(Excerpts of spatial question data)
━━━━━━━━━━

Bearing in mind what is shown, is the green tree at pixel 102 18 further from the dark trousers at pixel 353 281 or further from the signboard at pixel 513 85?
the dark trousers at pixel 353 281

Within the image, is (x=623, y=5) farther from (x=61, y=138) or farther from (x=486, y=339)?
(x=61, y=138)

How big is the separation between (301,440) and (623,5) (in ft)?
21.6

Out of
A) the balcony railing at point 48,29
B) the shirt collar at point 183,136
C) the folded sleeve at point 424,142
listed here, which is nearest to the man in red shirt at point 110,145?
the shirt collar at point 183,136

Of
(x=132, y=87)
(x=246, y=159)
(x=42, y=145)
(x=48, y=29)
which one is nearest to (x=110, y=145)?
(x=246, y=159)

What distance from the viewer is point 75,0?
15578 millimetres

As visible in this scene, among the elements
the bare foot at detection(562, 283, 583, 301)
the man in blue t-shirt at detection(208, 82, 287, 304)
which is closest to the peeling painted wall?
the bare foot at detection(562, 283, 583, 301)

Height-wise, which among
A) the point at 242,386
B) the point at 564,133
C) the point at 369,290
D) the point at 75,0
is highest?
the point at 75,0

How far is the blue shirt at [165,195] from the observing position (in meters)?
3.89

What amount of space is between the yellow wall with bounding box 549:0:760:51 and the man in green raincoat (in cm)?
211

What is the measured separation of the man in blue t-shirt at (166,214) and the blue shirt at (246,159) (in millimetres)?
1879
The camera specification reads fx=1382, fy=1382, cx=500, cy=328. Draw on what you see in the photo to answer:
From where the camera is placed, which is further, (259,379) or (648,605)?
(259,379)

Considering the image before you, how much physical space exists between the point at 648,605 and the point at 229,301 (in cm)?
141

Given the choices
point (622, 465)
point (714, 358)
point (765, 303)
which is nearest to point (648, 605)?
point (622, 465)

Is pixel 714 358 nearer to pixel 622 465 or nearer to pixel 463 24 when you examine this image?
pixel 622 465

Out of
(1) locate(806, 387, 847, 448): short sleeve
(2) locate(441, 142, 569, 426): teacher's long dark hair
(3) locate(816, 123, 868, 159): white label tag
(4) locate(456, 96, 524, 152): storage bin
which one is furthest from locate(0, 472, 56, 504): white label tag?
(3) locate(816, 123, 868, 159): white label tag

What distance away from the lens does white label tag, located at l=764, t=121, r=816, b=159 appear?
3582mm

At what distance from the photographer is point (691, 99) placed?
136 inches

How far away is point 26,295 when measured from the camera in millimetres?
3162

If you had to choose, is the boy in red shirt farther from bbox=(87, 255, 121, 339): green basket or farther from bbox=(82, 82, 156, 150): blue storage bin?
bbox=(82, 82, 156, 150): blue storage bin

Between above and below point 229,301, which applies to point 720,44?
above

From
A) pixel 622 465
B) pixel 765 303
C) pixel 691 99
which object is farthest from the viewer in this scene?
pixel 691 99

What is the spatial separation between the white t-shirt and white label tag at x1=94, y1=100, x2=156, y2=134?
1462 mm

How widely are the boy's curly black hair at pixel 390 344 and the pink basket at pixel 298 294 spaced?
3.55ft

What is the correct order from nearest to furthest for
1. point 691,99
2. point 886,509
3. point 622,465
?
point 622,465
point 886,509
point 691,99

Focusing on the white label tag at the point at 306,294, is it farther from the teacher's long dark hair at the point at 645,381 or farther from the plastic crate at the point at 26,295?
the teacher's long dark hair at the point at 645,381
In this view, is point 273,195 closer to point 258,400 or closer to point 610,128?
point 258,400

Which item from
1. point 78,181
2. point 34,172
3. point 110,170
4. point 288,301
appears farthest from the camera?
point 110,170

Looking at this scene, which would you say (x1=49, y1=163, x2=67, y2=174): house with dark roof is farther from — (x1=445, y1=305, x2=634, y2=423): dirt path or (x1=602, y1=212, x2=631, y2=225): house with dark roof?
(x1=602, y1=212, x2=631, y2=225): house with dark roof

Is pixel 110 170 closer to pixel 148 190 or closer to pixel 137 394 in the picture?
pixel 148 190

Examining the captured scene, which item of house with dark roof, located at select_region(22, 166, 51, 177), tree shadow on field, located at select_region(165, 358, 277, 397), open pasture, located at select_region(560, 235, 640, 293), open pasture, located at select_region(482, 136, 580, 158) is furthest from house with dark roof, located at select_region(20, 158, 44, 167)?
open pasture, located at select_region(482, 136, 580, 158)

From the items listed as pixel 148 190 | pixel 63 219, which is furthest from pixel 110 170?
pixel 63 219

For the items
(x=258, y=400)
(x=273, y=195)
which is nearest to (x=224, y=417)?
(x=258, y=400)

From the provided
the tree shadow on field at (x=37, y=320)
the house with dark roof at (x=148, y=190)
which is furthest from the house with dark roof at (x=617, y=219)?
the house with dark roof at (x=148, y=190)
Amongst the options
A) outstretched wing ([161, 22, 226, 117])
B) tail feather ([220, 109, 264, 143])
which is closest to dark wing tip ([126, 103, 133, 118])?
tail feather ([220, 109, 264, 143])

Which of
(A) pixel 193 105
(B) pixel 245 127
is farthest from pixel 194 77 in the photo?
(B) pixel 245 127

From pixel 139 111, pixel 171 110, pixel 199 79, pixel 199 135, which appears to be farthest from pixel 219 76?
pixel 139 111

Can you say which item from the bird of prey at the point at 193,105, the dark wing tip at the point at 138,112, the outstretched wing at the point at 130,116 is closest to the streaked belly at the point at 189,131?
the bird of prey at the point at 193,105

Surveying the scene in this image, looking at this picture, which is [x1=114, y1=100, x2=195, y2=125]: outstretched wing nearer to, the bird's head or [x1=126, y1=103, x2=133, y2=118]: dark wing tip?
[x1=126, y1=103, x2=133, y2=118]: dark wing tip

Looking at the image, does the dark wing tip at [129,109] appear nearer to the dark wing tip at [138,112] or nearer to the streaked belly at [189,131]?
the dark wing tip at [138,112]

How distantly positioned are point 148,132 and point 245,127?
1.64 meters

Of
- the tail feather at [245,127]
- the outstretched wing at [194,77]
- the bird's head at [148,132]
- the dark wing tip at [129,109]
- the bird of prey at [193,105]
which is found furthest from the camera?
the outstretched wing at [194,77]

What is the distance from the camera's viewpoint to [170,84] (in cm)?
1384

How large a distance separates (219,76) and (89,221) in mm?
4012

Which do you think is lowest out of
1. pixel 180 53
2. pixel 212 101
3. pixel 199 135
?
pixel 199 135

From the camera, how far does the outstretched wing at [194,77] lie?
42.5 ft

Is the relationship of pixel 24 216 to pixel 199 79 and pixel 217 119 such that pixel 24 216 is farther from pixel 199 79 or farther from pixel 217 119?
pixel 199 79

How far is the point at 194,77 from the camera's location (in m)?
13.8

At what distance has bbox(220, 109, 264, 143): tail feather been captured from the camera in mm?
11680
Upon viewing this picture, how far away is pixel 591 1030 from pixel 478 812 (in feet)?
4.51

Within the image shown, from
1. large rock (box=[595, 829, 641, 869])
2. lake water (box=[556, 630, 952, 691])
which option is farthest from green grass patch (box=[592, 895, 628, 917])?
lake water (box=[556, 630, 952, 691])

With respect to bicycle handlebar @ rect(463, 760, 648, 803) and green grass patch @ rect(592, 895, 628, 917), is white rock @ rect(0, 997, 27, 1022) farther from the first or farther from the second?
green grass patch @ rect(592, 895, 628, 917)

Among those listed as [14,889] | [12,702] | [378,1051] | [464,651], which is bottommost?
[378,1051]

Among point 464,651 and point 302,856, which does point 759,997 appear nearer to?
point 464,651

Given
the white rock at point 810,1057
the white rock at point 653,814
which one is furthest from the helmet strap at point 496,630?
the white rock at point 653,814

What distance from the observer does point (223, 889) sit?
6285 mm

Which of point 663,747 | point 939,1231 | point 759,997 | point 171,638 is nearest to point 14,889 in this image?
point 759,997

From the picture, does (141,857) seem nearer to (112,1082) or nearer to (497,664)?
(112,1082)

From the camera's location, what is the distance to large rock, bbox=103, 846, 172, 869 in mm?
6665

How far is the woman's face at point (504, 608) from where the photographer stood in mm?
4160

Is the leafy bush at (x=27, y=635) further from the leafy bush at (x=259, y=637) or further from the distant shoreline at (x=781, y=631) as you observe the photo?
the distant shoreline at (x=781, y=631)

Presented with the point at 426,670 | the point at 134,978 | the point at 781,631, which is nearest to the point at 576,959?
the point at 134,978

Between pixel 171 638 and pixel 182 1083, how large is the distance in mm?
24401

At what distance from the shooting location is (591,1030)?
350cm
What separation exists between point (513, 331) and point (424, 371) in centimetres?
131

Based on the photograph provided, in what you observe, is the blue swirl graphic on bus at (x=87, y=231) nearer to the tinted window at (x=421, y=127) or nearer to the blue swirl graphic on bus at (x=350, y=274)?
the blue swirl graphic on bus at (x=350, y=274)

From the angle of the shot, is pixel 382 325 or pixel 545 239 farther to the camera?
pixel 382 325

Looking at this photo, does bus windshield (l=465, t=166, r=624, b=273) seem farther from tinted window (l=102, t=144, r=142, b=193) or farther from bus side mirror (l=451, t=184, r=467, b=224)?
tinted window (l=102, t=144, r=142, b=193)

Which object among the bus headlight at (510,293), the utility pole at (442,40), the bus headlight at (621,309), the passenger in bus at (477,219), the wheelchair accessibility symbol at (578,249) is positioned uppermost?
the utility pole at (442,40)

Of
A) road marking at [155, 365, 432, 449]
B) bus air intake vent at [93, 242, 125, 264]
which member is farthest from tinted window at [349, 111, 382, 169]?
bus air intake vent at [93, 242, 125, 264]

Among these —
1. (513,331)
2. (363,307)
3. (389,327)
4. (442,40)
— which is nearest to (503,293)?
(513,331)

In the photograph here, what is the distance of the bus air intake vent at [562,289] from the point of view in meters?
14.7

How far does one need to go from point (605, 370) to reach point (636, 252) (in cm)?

━━━━━━━━━━

--- TASK TO COMPLETE ---
Copy out the records above, starting from the very beginning and ending with the line that contains "15578 millimetres", keeping every line unchanged.

--- RESULT OF THE EXERCISE ---
Bearing in mind what is shown, is the green tree at pixel 102 18 further from the dark trousers at pixel 353 281 or further from the signboard at pixel 513 85?
the dark trousers at pixel 353 281

Within the image, is (x=623, y=5) farther from (x=61, y=138) or farther from (x=486, y=339)?
(x=61, y=138)

How big is the separation between (301,440) and (623,5) (in ft)?
21.6

Out of
A) the balcony railing at point 48,29
B) the shirt collar at point 183,136
C) the folded sleeve at point 424,142
listed here, which is nearest to the man in red shirt at point 110,145?
the shirt collar at point 183,136

Of
(x=132, y=87)
(x=246, y=159)
(x=42, y=145)
(x=48, y=29)
which one is nearest to (x=110, y=145)?
(x=246, y=159)

What distance from the viewer is point 75,0?
15578 millimetres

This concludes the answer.